0

I would like to create a joint probability distribution by combining two dataframes. Each dataframe contains data drawn from the same population, but the data is not matched. For the sake of providing workable code, imagine that the data is as follows:

v1 <- data.frame(rnorm(100, 0, 3))

v2 <- data.frame(rnorm(30, 10, 20))

In reality I have survey data and simulation data that does not follow a pre-set probability distribution. I am looking for a solution that can combine two vectors of different lengths to create a joint probability distribution.

Dataset v1 represents the distribution of financial returns that can be earned by installing solar panels.
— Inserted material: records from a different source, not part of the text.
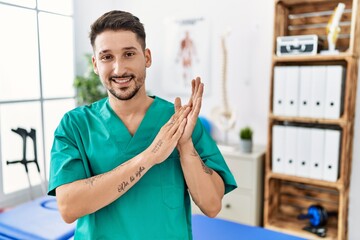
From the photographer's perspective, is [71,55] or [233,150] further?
[71,55]

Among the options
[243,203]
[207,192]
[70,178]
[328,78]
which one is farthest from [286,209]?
[70,178]

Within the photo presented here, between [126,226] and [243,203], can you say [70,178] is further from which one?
[243,203]

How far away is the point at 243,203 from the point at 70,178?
1874 millimetres

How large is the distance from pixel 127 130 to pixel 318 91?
161 cm

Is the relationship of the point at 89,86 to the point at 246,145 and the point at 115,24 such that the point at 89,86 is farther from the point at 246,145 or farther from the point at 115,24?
the point at 115,24

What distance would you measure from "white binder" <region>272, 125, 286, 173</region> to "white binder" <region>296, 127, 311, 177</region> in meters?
0.11

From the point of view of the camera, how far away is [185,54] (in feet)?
10.0

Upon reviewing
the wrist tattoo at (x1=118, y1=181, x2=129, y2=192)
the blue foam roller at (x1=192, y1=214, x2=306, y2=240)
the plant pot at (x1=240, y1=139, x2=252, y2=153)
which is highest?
the wrist tattoo at (x1=118, y1=181, x2=129, y2=192)

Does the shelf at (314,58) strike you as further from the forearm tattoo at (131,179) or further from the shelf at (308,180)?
the forearm tattoo at (131,179)

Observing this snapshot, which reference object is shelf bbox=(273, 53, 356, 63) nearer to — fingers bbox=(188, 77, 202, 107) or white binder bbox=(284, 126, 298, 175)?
white binder bbox=(284, 126, 298, 175)

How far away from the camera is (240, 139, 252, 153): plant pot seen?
256 centimetres

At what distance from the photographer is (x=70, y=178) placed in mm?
915

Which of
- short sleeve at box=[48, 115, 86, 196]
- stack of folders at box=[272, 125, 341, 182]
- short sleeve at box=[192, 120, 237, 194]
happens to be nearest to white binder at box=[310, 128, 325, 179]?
stack of folders at box=[272, 125, 341, 182]

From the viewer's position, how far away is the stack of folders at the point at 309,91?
2.13 meters
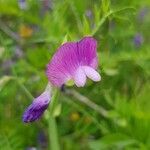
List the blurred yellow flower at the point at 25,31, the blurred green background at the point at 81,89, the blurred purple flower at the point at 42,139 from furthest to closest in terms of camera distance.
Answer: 1. the blurred yellow flower at the point at 25,31
2. the blurred purple flower at the point at 42,139
3. the blurred green background at the point at 81,89

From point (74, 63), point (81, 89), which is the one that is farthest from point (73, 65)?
point (81, 89)

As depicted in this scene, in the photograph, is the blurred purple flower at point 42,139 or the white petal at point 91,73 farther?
the blurred purple flower at point 42,139

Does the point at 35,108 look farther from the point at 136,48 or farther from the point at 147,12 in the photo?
the point at 147,12

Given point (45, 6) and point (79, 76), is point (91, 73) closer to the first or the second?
point (79, 76)

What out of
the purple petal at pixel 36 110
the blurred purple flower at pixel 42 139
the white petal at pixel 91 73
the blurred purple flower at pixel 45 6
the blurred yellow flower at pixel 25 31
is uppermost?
the blurred purple flower at pixel 45 6

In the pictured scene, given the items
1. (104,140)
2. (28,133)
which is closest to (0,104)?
(28,133)

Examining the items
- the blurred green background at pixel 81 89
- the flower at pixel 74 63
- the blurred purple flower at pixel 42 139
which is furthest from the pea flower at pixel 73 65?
the blurred purple flower at pixel 42 139

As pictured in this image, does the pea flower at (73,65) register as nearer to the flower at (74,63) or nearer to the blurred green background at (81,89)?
the flower at (74,63)

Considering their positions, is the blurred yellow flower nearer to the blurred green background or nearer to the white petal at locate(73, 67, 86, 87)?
the blurred green background
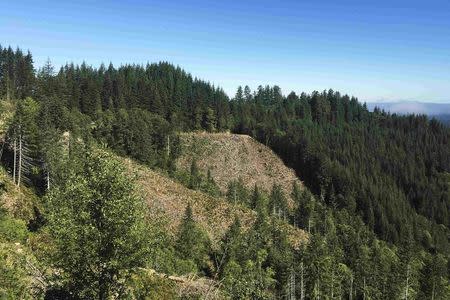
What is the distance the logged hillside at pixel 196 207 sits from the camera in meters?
90.0

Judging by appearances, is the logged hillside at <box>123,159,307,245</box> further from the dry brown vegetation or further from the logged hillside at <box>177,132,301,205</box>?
the logged hillside at <box>177,132,301,205</box>

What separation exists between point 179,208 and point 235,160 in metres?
69.0

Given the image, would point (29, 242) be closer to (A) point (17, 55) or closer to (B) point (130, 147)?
(B) point (130, 147)

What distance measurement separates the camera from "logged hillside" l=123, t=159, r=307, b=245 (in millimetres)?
90037

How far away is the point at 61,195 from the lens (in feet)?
73.7

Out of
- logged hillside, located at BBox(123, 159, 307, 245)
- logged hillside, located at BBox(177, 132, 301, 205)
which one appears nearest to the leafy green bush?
logged hillside, located at BBox(123, 159, 307, 245)

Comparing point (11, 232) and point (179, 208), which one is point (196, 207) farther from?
point (11, 232)

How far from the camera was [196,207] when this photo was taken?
9612cm

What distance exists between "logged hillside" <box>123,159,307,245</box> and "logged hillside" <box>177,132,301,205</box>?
1600 inches

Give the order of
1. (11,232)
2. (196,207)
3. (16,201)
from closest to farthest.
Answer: (11,232) → (16,201) → (196,207)

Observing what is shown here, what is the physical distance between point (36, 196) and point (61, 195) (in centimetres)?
5753

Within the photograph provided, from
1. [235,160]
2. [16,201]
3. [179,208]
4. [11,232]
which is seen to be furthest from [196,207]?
[235,160]

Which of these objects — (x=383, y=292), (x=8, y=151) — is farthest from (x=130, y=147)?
(x=383, y=292)

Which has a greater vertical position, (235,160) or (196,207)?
(235,160)
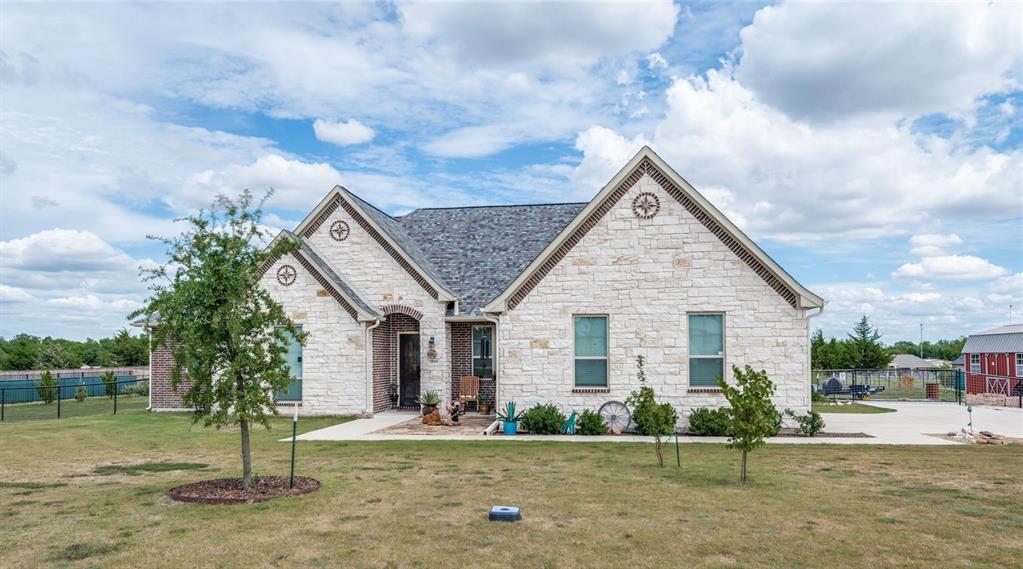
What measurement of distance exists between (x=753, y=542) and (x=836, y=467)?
6.00m

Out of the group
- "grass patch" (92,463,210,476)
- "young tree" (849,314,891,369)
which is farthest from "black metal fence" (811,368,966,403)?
"grass patch" (92,463,210,476)

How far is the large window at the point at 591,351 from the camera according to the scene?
61.2 feet

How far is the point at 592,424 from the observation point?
17859 millimetres

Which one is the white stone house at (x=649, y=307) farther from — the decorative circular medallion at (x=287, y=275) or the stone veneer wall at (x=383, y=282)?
the decorative circular medallion at (x=287, y=275)

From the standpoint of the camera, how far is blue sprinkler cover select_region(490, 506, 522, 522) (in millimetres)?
9195

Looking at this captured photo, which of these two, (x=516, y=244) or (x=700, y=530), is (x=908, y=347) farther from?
(x=700, y=530)

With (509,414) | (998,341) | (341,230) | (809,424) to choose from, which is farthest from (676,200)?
(998,341)

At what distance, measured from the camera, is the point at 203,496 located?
1071cm

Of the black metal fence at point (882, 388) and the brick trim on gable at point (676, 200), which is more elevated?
the brick trim on gable at point (676, 200)

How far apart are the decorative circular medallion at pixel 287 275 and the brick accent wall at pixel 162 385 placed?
5567mm

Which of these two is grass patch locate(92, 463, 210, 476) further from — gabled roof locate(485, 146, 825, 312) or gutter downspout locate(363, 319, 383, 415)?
gutter downspout locate(363, 319, 383, 415)

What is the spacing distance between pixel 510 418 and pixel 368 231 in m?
9.18

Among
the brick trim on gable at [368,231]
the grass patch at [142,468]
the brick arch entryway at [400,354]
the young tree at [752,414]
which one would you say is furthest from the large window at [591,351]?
the grass patch at [142,468]

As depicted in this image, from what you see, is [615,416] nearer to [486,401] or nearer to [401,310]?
[486,401]
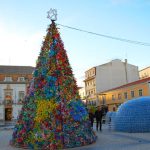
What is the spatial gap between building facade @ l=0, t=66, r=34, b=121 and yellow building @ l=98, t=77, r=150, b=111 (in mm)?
16259

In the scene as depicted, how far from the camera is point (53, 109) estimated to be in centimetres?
1276

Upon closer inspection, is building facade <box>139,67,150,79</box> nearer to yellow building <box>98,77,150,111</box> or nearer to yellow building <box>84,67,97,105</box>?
yellow building <box>84,67,97,105</box>

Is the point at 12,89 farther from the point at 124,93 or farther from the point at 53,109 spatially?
the point at 53,109

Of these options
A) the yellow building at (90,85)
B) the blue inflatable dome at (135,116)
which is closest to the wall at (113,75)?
the yellow building at (90,85)

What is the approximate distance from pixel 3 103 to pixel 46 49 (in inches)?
2094

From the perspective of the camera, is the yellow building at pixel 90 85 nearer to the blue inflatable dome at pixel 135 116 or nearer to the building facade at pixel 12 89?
the building facade at pixel 12 89

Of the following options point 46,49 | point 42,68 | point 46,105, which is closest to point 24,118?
point 46,105

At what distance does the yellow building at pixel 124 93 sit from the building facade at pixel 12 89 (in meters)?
16.3

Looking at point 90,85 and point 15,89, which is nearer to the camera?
point 15,89

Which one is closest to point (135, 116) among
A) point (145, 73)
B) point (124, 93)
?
point (124, 93)

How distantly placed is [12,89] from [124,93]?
24617mm

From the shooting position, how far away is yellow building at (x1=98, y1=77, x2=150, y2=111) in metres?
50.1

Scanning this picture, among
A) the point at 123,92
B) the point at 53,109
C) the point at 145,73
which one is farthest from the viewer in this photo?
the point at 145,73

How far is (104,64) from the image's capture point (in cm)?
6794
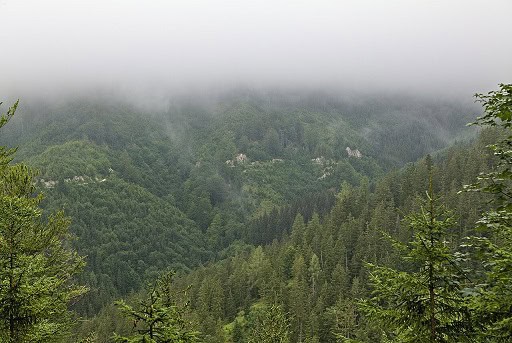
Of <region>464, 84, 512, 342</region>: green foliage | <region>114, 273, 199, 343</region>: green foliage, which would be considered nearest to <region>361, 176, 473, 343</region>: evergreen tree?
<region>464, 84, 512, 342</region>: green foliage

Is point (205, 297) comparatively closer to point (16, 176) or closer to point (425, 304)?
point (16, 176)

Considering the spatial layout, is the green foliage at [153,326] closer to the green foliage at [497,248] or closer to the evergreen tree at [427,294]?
the evergreen tree at [427,294]

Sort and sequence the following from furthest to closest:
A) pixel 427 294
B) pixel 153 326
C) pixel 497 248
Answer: pixel 427 294 < pixel 153 326 < pixel 497 248

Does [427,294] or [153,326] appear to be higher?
[427,294]

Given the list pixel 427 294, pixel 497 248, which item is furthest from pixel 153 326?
pixel 497 248

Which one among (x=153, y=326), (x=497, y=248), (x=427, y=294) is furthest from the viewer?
(x=427, y=294)

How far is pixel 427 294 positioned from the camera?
10.8 m

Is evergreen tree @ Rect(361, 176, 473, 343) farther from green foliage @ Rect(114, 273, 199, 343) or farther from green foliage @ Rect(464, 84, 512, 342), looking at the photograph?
green foliage @ Rect(114, 273, 199, 343)

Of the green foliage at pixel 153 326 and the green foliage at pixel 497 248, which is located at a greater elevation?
the green foliage at pixel 497 248

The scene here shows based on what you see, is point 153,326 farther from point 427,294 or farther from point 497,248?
point 497,248

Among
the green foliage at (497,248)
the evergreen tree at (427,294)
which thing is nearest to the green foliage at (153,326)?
the evergreen tree at (427,294)

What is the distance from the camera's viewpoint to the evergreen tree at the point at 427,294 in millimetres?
10484

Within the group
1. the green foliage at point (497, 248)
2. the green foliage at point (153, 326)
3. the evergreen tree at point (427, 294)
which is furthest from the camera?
the evergreen tree at point (427, 294)

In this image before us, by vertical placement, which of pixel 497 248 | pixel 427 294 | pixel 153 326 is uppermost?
pixel 497 248
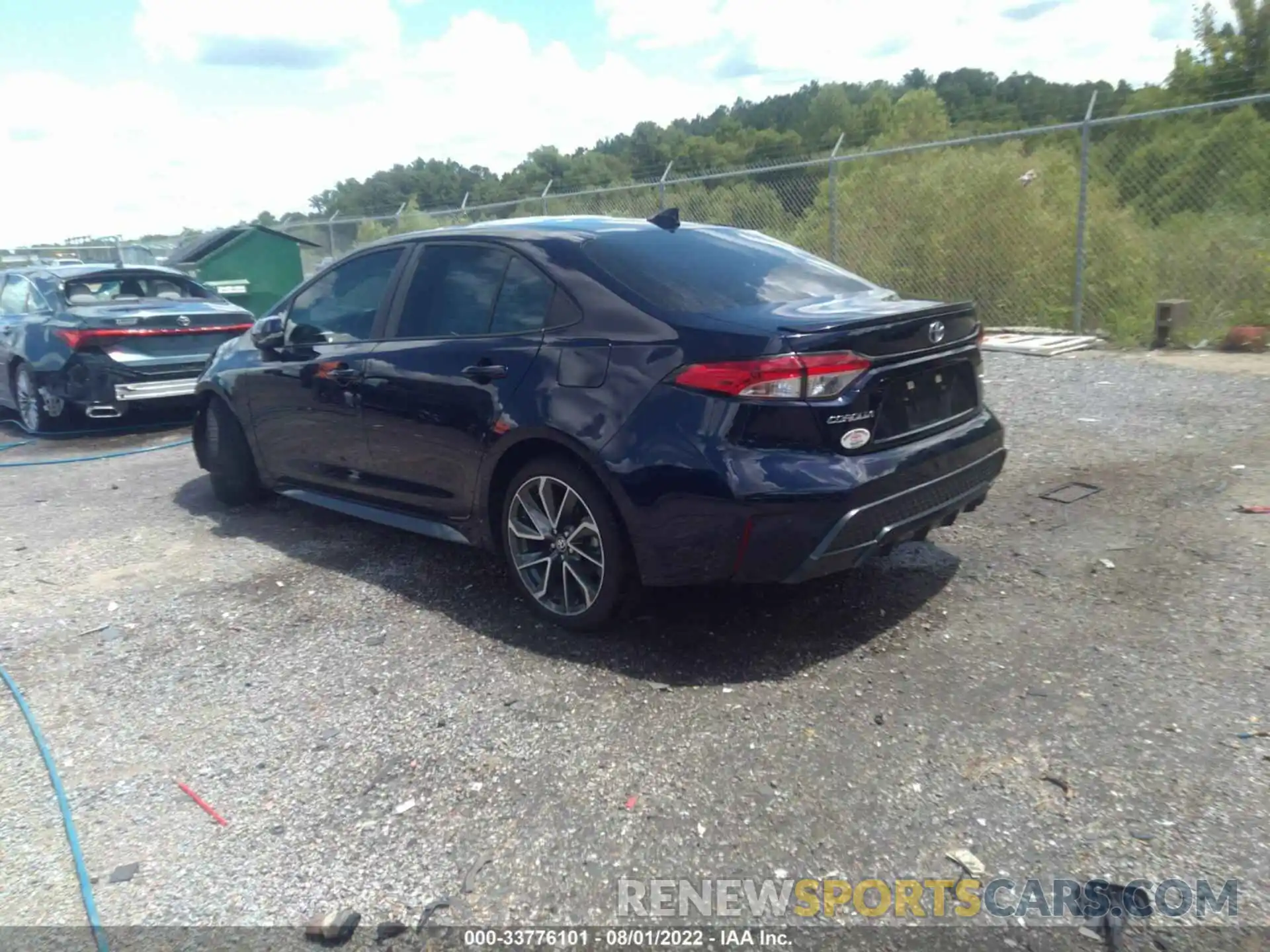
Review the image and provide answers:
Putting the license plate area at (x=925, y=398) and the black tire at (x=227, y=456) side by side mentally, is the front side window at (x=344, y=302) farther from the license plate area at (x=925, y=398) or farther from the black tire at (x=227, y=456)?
the license plate area at (x=925, y=398)

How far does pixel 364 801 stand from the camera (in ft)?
10.1

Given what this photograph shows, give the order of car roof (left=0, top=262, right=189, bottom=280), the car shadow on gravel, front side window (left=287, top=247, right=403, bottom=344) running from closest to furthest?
the car shadow on gravel < front side window (left=287, top=247, right=403, bottom=344) < car roof (left=0, top=262, right=189, bottom=280)

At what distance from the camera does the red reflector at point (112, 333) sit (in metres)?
8.66

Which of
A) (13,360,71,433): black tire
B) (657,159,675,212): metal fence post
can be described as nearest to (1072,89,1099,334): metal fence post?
(657,159,675,212): metal fence post

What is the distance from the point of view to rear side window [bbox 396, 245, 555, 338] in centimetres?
427

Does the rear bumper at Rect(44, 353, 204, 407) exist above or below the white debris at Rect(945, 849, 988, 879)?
above

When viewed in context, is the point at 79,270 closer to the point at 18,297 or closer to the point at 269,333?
the point at 18,297

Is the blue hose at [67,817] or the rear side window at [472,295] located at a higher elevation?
the rear side window at [472,295]

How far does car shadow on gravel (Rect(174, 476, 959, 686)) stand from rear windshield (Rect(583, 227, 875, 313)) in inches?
46.6

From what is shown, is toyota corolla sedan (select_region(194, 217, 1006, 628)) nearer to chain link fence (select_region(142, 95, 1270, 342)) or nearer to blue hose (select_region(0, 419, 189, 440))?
blue hose (select_region(0, 419, 189, 440))

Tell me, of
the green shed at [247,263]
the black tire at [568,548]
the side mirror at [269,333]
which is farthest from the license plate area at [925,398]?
the green shed at [247,263]

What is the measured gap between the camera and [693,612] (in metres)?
4.32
Dataset v2 represents the financial return threshold for households interested in installing solar. A household will only install solar if they live in a home that would meet the threshold they have set in terms of financial return.

Given these two datasets, I'd like to use the joint probability distribution to estimate the likely proportion of households that will adopt and install solar panels.

I've considered running a monte carlo exercise where I would randomly draw from v1 and match it with a draw from v2. I would repeat the process 1000 times and see how many homes would have achieved a return greater than their threshold.

library(tidyverse)
set.seed(1234)

monte = NULL

for (i in 1:1000)
{dat = data.frame()
  draw1 <- sample_n(v1, 1) 
  draw2 <- sample_n(v2, 1) 
  dat = data.frame(draw1,draw2)
  monte = rbind(monte, dat)
}

colnames(monte) <- c("return","threshold")

adoption <- monte %>%
  mutate(total = n()) %>%
  filter(return > threshold) %>%
  summarize(count = n(),
            total=mean(total)) %>%
  mutate(adoption = count/total)

This could work, but I am wondering if there is an alternate way to combine these vectors into a joint probability distribution using R. I would like to be able to generate summary statistics (e.g. proportion of households that would achieve a net return greater than their required threshold), and also visualize the joint distribution in 2-dimensional space.

SolarSon
  • 11
  • 4
  • 3
    I'm not sure I follow. You have two marginal distributions that are not matched, and you want to find the joint distribution? You can't do that unless you either know their joint distribution a priori or you have a dataset with matched data in which case you have an empirical joint distribution. – Migwell Nov 04 '21 at 05:17

1 Answers1

2

The question inherently does not make sense - if the data is not matched you cannot visualize the sampling distribution.

The Monte Carlo exercise you've put together is something akin to a permutation + bootstrap procedure, where you are trying to test against a null hypothesis that there is no relationship between the two variables.

It is not possible to directly calculate a "joint distribution" - the best you can do is simulate draws from the null hypothesis, and conduct subsequent inference. E.g. is the proportion larger than say, 0.5. That is, unless you are willing to go Bayesian.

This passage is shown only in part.